En mi última visita a la Plaza de San Diego, me topé con la sorpresa de que está siendo restaurada. Luego de echar un vistazo a las partes terminadas y a las que aún se esconden detrás de los guardapolvos, en lugar de sentir entusiasmo por la renovación, no pude más que lamentarme.
Qué lástima, pensé, que el largo muro que sirviera de banca para sus visitantes o mesa de juego para las damas o el ajedrez, la convirtieran en una empinada maceta; una especie de media pirámide que impedirá que alguien vuelva a sentarse allí.

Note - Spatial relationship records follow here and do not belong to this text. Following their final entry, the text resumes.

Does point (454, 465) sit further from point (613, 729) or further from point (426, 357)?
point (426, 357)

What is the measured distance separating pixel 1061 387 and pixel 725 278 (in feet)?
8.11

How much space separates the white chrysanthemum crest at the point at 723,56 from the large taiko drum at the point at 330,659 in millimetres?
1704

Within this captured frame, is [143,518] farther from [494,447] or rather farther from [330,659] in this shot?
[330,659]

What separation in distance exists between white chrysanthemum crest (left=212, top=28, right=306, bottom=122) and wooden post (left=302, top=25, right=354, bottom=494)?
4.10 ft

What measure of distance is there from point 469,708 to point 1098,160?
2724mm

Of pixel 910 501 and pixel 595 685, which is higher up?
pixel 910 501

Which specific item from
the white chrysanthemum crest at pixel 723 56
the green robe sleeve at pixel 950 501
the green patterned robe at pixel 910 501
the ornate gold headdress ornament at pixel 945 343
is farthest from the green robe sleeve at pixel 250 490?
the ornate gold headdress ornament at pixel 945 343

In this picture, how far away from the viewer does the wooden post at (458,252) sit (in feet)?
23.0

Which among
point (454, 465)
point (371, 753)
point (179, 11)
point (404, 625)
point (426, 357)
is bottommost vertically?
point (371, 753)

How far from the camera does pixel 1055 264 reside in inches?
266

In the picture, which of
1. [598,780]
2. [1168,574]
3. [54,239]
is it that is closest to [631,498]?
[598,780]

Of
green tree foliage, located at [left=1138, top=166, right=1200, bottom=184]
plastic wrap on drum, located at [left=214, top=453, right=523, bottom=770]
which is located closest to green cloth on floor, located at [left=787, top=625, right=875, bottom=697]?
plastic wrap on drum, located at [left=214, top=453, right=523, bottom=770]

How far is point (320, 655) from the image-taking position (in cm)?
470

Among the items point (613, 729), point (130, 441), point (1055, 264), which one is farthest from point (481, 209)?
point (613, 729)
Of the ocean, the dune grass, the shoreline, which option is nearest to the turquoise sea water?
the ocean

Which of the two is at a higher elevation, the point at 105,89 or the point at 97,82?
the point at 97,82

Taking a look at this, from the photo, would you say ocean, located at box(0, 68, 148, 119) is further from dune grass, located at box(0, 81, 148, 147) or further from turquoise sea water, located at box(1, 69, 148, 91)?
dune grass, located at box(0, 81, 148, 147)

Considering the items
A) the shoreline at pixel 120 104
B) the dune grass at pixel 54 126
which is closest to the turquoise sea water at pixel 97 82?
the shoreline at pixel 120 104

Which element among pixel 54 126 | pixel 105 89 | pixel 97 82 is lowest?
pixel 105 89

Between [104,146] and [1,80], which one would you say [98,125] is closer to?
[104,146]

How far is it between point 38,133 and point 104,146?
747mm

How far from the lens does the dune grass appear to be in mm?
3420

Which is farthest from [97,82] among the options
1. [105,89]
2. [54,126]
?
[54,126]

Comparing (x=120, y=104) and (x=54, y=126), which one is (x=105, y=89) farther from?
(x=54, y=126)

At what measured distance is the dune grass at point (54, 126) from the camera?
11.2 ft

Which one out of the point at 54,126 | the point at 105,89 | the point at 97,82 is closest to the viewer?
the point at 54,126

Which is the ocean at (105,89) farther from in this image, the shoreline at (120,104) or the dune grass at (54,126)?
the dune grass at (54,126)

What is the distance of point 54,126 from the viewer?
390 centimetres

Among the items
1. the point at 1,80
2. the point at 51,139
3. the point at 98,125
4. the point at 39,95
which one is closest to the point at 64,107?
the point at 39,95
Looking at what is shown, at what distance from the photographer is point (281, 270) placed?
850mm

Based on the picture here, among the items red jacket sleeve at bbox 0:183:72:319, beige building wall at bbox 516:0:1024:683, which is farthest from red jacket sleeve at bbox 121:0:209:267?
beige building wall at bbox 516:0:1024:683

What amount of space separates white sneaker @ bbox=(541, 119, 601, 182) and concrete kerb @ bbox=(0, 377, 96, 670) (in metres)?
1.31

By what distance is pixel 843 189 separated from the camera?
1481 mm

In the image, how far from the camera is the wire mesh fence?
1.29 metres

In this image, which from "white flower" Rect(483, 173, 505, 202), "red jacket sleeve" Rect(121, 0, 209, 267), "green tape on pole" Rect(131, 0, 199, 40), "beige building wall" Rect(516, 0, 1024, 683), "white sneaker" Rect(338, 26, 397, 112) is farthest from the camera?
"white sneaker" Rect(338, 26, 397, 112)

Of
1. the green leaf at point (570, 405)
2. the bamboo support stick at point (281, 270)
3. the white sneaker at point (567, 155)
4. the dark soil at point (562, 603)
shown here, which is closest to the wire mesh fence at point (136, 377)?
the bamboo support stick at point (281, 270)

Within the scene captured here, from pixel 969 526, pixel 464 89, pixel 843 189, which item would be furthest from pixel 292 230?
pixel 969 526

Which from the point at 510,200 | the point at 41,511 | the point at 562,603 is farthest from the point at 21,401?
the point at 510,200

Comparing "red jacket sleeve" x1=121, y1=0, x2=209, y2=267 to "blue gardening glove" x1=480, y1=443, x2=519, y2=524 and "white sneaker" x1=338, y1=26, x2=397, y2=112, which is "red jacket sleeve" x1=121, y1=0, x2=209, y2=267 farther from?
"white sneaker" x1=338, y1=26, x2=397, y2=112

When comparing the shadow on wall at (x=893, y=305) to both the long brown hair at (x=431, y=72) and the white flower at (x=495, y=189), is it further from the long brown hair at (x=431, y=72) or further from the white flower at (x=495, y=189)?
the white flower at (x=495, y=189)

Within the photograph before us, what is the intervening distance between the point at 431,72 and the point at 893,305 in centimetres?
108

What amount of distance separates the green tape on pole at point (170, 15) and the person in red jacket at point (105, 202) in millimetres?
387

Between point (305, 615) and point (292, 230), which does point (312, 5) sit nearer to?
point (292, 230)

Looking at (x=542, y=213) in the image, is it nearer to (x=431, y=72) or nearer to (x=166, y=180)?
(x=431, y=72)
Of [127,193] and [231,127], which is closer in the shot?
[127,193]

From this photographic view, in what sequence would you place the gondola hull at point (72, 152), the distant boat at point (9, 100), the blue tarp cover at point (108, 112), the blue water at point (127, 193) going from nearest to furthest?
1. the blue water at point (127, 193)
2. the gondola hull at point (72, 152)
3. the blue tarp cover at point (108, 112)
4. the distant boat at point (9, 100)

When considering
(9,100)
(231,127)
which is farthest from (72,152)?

Qué lástima, pensé, que la mayoría de los bordes de las jardineras ahora sean tan altos, que perdieran también su funcionalidad como sillas. Qué lástima, volví a pensar, que a juzgar por las nuevas formas, la restauración de la plaza parezca tener el objetivo de desalojar a sus habitantes.

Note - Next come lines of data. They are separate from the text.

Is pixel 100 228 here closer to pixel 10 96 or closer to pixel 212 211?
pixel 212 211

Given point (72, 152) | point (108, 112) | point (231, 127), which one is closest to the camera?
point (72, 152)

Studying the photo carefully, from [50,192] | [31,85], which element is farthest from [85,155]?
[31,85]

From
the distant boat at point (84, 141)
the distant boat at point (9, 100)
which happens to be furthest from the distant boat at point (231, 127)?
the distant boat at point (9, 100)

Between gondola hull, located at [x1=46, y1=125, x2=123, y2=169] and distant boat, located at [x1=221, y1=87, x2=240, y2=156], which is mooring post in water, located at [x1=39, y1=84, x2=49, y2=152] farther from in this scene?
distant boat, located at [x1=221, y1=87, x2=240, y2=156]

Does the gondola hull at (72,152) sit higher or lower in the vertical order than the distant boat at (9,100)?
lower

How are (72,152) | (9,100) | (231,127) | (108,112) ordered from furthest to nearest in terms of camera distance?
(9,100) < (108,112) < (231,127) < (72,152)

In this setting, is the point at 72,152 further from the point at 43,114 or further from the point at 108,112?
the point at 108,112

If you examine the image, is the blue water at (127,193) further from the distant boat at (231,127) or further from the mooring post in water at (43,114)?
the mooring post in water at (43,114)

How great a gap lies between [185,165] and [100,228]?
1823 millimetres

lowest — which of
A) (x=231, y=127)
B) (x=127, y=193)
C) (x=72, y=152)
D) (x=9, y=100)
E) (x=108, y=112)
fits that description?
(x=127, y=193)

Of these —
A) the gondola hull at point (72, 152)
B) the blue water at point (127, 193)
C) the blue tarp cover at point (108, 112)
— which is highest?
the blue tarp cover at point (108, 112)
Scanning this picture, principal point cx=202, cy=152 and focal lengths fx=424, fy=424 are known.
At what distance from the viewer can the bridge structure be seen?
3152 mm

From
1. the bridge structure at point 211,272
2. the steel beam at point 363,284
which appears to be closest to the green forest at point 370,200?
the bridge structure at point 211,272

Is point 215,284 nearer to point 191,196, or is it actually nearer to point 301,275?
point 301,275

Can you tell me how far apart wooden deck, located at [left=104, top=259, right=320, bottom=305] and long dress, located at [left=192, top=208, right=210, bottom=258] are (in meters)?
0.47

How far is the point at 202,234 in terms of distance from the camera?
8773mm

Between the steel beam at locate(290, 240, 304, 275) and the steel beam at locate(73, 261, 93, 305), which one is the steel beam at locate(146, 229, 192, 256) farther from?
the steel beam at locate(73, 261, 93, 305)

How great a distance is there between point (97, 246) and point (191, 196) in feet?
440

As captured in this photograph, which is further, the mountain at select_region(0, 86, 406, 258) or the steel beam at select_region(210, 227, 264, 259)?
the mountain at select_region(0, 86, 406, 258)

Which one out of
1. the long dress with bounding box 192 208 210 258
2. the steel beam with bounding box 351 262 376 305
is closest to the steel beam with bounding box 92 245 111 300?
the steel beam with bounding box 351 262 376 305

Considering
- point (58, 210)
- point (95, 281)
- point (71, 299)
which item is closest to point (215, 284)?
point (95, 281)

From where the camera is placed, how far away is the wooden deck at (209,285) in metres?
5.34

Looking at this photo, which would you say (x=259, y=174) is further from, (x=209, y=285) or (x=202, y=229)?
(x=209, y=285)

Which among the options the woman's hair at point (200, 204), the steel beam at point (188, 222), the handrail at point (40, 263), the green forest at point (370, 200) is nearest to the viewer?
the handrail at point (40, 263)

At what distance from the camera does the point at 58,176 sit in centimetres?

Sé que quizá me estoy adelantando a los acontecimientos, que todavía no estamos ante el resultado final, sin embargo, lo que vi, me indica el enfoque de quienes diseñaron y aprobaron el nuevo look de la plaza: incomodar a los vecinos de San Diego, a los estudiantes, a los tuchines, incluso a los cocheros, que la usan como lugar de encuentro y esparcimiento, al punto de que eviten acercarse a ella. La nueva estructura pareciera enviar un único mensaje: Si usted no es un turista que viene a ser cliente de Juan del Mar o a comprar artesanías, lárguese de aquí.
¿Será acaso que la pretensión es convertir la plaza en una mera pieza ornamental, para beneficio de los restaurantes aledaños? Como si no fuera suficiente soportar que, por encima de la ley y por encima de cualquier autoridad, estos restaurantes se tomaran los andenes y la mitad de las calles alrededor de la plaza para fundar sus terrazas en el espacio público.
De las plazas del Centro Histórico, la de San Diego ha sido, por décadas, la única que ha invitado a los cartageneros que no viven en el Centro a apropiarse de ella. Un lugar en el que los viernes por la noche, muchas personas, de variadas índoles, se reúnen para compartir alguna bebida (comprada en la tienda o en algún estanco cercano) y dialogar hasta la madrugada. Especialmente ha sido un espacio en el que la juventud se ha dado cita; estudiantes de ciencias humanas o de bellas artes la han preferido como escenario de sus conversaciones después de clases. Escritores y artistas de varias disciplinas la han usado como sede de sus tertulias e incluso como inspiración para sus creaciones. Muchas ideas que hoy se concretan en iniciativas que aportan a la cultura de Cartagena, nacieron o fueron socializadas primero en la Plaza de San Diego, bajo sus faroles amarillos.
El nuevo diseño, me atrevo a asegurar, no tuvo en cuenta estas dinámicas vivas de la plaza. Quisiera estar equivocado, pero creo que el nuevo aspecto le restará su carácter de último espacio público del Centro Histórico en el que aún ocurren la bohemia y el devenir de barrio original cartagenero.
¿Se convertirá la plaza de San Diego en otro lugar perdido para los de aquí? ¿Se convertirá, al igual que Santo Domingo, San Pedro e incluso Fernández de Madrid, en otra plaza dedicada al goce exclusivo de extranjeros y lucro de establecimientos privados? Develarán el resultado final de esta restauración y veremos. Dado el caso, la pregunta es ¿lo permitiremos?